Ho voluto di proposito dedicare un maggior approfondimento alla produzione di Ellington meno


“classica”, meno nota, se vogliamo, cioè quella dedicata all'uso timbrico della voce e alla coralità.
Ma nei concerti anche tardivi dell'artista non sono mai mancati i suoi “evergreen”, certo rielaborati
e riproposti in modo mai uguale o monotono, per una esigenza di pubblico: non dimentichiamoci
del lato “manageriale” di Ellington, che da sempre aveva compreso le leggi del mercato, non
deludendo le aspettative del suo pubblico.Vorrei dunque affrontare uno dei brani più noti e
rappresentativi di Duke Ellington: “Sophisticated Lady”, un brano di forma song AABA, 4 sezioni
di 8 battute ciascuna, con la sezione B - l'inciso - molto originale e per niente facile da cantare.

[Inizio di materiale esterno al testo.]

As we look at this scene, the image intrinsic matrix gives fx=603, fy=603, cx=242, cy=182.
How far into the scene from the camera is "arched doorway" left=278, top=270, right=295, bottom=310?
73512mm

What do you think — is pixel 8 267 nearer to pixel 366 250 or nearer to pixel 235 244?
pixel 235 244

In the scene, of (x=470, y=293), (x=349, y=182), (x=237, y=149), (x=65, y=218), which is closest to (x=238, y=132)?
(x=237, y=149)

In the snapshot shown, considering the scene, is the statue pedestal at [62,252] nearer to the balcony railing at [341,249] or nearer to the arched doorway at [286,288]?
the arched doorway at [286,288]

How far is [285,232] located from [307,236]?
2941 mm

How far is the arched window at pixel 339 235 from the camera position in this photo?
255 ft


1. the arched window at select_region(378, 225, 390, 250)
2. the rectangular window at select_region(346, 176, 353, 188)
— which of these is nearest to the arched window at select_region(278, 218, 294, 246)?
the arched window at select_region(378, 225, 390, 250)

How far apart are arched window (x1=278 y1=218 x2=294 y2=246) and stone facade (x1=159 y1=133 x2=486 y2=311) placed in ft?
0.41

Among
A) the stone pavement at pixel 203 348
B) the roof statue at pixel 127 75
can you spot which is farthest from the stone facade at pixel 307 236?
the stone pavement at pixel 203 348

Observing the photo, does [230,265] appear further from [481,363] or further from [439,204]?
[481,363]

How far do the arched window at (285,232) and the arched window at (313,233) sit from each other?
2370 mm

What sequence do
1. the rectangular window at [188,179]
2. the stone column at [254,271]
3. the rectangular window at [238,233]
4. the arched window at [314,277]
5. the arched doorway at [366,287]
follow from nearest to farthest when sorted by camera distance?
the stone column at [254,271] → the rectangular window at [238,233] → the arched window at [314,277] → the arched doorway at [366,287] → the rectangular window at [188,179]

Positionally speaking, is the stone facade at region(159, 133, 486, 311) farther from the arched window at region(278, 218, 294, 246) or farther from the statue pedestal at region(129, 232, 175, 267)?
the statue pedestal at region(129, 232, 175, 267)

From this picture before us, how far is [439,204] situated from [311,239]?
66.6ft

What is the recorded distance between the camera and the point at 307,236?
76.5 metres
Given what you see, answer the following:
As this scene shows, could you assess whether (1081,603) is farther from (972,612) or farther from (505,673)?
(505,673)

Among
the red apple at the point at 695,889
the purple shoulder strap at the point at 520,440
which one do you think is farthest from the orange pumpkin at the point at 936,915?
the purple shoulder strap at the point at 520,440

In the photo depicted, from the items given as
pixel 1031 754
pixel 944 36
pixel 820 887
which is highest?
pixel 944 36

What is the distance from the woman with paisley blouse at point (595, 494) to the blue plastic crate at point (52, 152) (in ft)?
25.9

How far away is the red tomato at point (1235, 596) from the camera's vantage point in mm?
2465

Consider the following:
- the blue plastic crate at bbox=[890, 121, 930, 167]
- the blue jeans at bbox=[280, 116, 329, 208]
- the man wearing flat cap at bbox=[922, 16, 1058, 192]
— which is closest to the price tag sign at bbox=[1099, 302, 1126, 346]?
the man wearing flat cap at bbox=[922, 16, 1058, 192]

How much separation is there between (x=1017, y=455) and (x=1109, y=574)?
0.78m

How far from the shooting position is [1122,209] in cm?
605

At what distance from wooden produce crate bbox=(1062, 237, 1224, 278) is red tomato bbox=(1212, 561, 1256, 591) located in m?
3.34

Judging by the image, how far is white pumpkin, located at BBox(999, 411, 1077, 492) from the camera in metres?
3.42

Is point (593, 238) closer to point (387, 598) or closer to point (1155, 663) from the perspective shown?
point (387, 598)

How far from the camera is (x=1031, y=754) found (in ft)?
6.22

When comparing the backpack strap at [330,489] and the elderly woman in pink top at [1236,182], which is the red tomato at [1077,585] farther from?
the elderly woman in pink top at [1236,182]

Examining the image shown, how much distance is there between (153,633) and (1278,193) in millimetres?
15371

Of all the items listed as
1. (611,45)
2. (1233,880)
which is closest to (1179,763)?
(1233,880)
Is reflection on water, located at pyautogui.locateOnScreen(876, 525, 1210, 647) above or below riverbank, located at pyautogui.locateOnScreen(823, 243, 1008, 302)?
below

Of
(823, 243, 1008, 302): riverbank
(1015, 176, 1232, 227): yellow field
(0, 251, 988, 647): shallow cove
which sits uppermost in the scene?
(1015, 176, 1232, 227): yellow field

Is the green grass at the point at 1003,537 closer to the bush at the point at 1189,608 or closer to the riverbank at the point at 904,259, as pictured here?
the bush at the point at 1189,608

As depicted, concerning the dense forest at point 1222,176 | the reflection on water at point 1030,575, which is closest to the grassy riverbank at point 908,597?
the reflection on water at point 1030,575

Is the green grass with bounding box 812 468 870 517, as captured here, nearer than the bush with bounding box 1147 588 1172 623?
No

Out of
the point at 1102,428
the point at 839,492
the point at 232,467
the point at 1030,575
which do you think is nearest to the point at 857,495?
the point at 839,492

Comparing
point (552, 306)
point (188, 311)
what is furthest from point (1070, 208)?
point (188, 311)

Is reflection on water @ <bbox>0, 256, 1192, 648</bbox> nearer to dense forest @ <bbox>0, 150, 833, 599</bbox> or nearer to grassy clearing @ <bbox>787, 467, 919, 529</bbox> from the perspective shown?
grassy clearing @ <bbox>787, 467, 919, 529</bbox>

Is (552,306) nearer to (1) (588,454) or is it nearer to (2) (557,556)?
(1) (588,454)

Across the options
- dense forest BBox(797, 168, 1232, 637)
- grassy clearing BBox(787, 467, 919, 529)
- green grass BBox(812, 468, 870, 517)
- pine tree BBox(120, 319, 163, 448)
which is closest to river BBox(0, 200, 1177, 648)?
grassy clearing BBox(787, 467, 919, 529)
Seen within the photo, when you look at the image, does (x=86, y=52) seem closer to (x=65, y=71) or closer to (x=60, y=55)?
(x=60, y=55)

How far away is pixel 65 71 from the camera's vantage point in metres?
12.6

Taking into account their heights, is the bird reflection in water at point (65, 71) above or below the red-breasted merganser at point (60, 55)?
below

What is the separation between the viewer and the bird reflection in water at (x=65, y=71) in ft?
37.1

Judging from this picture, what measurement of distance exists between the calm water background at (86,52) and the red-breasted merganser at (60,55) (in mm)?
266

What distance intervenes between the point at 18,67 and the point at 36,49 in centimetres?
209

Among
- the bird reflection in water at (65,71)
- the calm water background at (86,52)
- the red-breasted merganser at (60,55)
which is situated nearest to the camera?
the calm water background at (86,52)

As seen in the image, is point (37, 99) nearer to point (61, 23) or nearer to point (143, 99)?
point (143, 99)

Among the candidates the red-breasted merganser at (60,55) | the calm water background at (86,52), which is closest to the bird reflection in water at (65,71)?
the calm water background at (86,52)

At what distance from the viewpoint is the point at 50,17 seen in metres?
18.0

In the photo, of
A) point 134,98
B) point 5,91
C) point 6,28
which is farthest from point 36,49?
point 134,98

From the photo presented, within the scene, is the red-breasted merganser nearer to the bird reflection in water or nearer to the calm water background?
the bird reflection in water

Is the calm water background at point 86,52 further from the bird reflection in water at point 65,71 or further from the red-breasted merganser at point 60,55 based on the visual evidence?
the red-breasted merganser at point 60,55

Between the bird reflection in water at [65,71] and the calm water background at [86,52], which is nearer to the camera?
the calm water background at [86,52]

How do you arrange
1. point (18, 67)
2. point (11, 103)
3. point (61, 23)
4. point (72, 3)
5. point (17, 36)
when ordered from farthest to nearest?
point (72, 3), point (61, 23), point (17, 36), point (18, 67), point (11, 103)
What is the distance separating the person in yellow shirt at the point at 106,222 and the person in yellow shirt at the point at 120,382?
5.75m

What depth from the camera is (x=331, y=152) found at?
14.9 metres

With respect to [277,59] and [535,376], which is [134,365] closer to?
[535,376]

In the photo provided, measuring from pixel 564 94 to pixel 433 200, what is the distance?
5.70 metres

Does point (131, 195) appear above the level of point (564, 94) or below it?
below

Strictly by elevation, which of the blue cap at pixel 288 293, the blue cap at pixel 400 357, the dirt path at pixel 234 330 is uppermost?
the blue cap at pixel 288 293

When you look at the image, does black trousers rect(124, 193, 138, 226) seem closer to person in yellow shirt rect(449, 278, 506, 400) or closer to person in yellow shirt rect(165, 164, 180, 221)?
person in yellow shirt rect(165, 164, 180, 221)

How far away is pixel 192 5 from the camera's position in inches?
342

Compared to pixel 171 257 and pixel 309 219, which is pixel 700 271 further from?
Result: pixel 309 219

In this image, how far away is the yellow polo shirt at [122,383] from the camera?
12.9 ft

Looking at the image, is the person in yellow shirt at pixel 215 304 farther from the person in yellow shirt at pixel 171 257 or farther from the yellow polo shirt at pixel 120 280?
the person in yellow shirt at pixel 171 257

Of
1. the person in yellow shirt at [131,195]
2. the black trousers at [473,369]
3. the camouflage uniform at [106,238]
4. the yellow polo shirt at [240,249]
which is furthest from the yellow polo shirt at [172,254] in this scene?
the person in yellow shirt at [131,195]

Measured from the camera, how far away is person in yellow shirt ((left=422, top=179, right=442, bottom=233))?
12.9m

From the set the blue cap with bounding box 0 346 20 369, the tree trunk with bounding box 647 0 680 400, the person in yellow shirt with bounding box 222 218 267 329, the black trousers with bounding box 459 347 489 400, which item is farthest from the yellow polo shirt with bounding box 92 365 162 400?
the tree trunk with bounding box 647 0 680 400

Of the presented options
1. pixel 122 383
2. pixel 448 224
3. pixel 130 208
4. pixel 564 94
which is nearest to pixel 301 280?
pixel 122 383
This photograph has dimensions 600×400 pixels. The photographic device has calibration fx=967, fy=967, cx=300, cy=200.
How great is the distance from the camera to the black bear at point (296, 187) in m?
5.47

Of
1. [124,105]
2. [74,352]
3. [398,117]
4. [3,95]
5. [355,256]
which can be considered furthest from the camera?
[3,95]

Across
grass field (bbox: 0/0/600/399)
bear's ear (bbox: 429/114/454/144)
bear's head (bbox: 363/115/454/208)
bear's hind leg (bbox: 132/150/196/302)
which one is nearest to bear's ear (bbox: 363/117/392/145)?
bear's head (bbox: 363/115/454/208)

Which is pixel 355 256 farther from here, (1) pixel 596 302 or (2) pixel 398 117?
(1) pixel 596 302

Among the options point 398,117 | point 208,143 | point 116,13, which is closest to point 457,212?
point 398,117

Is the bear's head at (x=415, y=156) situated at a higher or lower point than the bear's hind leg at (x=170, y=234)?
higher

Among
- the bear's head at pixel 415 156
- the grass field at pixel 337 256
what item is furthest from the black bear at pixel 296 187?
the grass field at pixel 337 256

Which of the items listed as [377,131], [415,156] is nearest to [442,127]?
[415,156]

“Sophisticated Lady” mostra un impianto compositivo di altissimo livello, notoriamente nel


magistrale inciso che strappò gli ammirati complimenti di George Gershwin (Berini – Volontè).

Le sezioni “A” sono costruite su arpeggi e frasi ascendenti di 4 note che poi scendono
cromaticamente, della durata di 2 battute, che formano una progressione di tre frasi.

La terza frase conclude su una cadenza II V minore con la quinta sull'accordo minore che
cromaticamente scende alla nona bemolle dell'accordo di dominante.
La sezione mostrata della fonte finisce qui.